PAGE TEXT:
■ ■ ■ ■
Kefeng Wang Oct. 11, 2023, 8:05 a.m. UTC | #6
On 2023/10/11 13:55, Huang, Ying wrote:
> Kefeng Wang <wangkefeng.wang@huawei.com> writes:
> 
>> On 2023/10/10 20:33, Matthew Wilcox wrote:
>>> On Tue, Oct 10, 2023 at 02:45:38PM +0800, Kefeng Wang wrote:
>>>> At present, only arc/sparc/m68k define WANT_PAGE_VIRTUAL, both of
>>>> them don't support numa balancing, and the page struct is aligned
>>>> to _struct_page_alignment, it is safe to move _last_cpupid before
>>>> 'virtual' in page, meanwhile, add it into folio, which make us to
>>>> use folio->_last_cpupid directly.
>>> What do you mean by "safe"?  I think you mean "Does not increase the
>>> size of struct page", but if that is what you mean, why not just say so?
>>> If there's something else you mean, please explain.
>>
>> Don't increase size of struct page and don't impact the real order of
>> struct page as the above three archs without numa balancing support.
■ ■ ■ ■
LIST OF TASKS:
1. Put the sentence "If there's something else you mean, please explain." from the struct page thread into Spanish.
2. Extend the struct page thread from the point where it stops.
None of the entries are needed for this work.

DATASET EXCERPTS:
■ ■ ■ ■
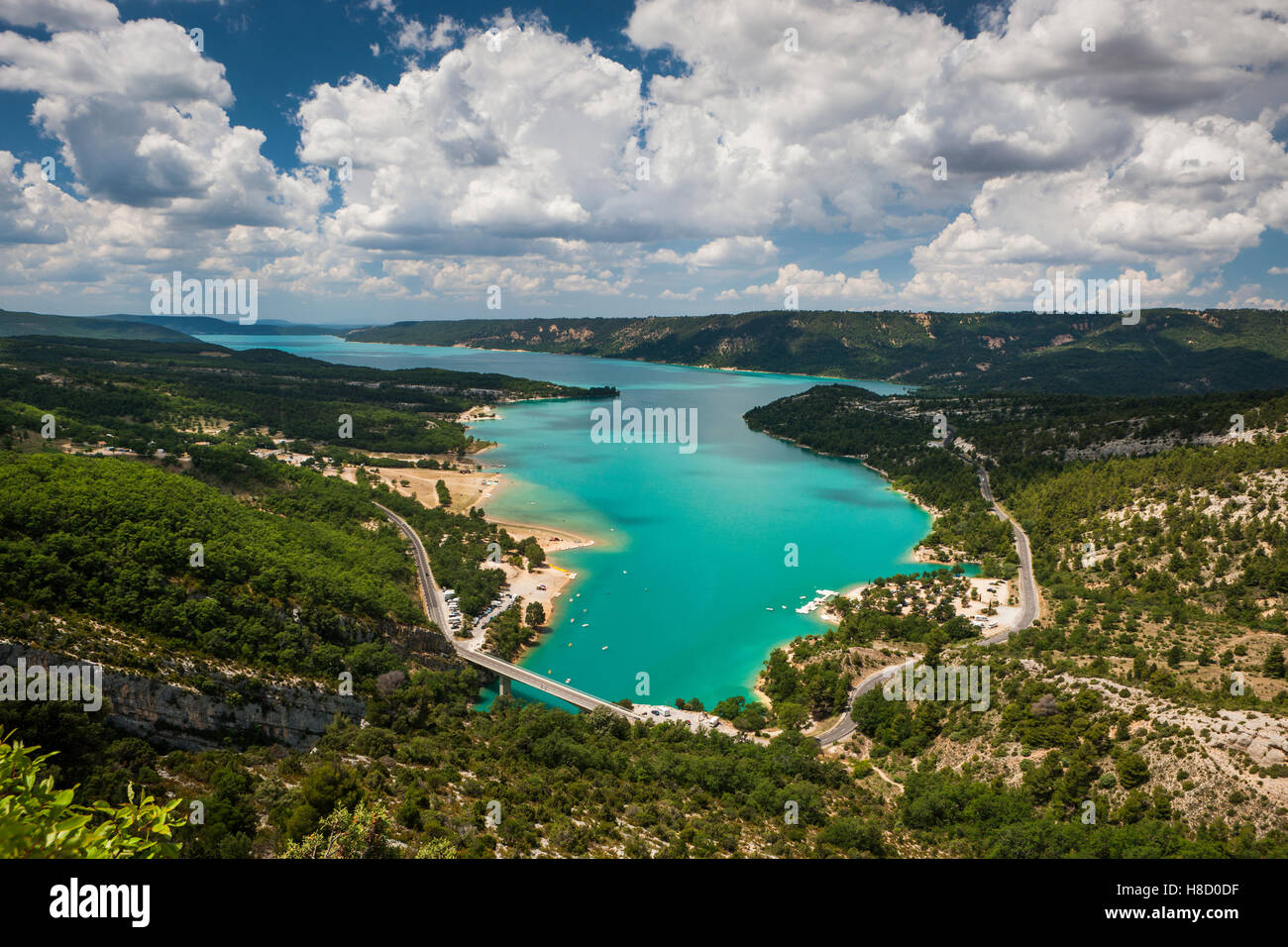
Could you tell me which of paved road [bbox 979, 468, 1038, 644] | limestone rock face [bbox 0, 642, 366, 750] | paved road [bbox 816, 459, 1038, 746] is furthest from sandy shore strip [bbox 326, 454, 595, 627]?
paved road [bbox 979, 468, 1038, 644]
■ ■ ■ ■
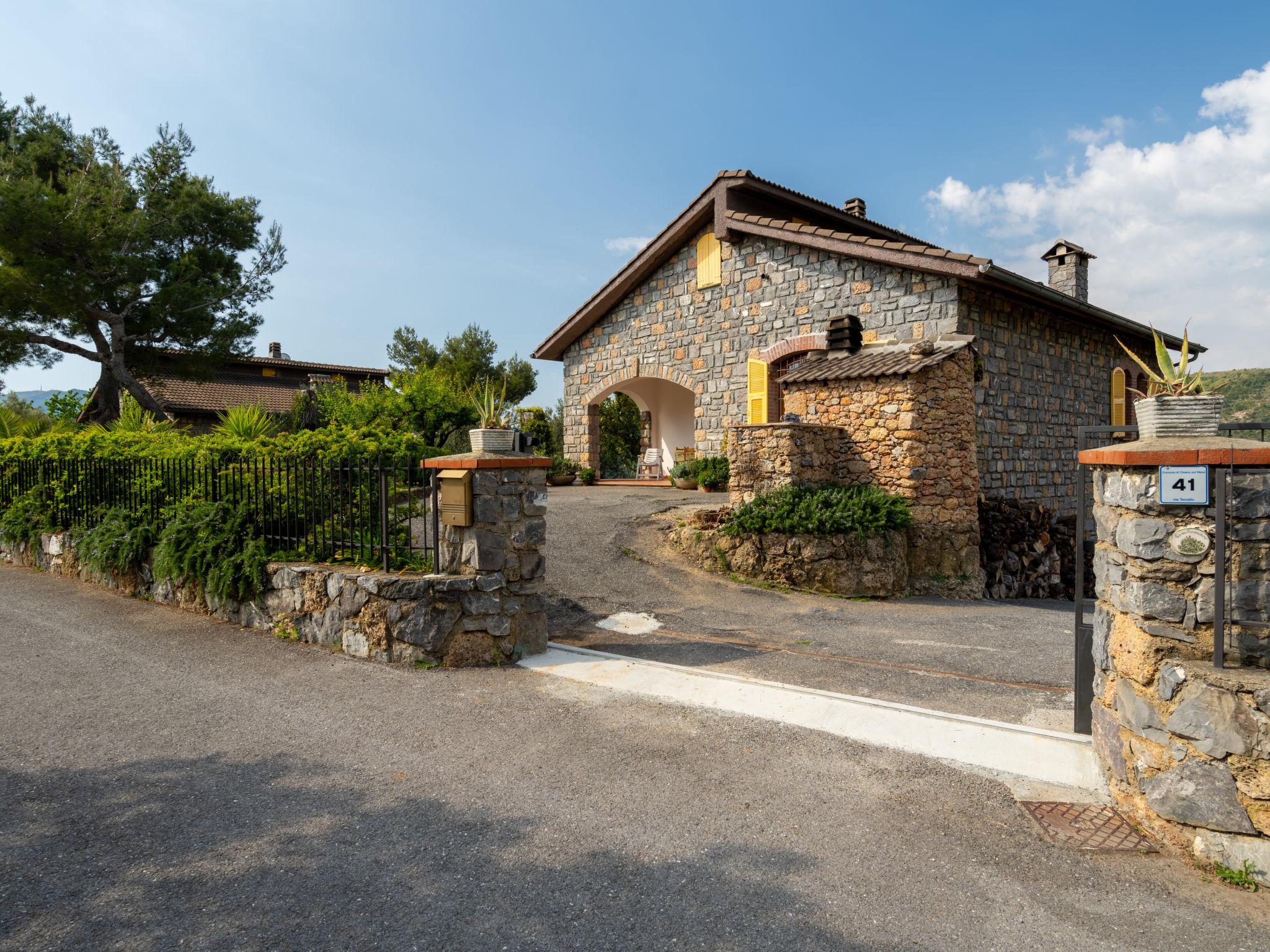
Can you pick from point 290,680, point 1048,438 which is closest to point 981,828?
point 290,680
■ ■ ■ ■
TASK-BY-TASK RESULTS:
1. Si te refieres a otra cosa, por favor explícalo.

2.
>>
>>> In any event, I'd like to see some reasoning that _last_cpupid is
>>> actually
>>> information which is logically maintained on a per-allocation basis,
>>> not a per-page basis (I think this is true, but I honestly don't know)
>>
>> The _last_cpupid is updated in should_numa_migrate_memory() from numa
>> fault(do_numa_page, and do_huge_pmd_numa_page), it is per-page(normal
>> page and PMD-mapped page). Maybe I misunderstand your mean, please
>> correct me.
> 
> Because PTE mapped THP will not be migrated according to comments and
> folio_test_large() test in do_numa_page().  Only _last_cpuid of the head
> page will be used (that is, on per-allocation basis).  Although in
> change_pte_range() in mprotect.c, _last_cpuid of tail pages may be
> changed, they are not used actually.  All in all, _last_cpuid is on
> per-allocation basis for now.

Thanks for clarification, yes, it's what I mean, too
> 
> In the future, it's hard to say.  PTE-mapped THPs or large folios give
> us an opportunity to check whether the different parts of a folio are
> accessed by multiple sockets, so that we should split the folio.  But
> this is just some possibility in the future.

It depends on memory access behavior of application,if multiple sockets
access a large folio/PTE-mappped THP frequently, split maybe better,
or it is enough to just migrate the entire folio.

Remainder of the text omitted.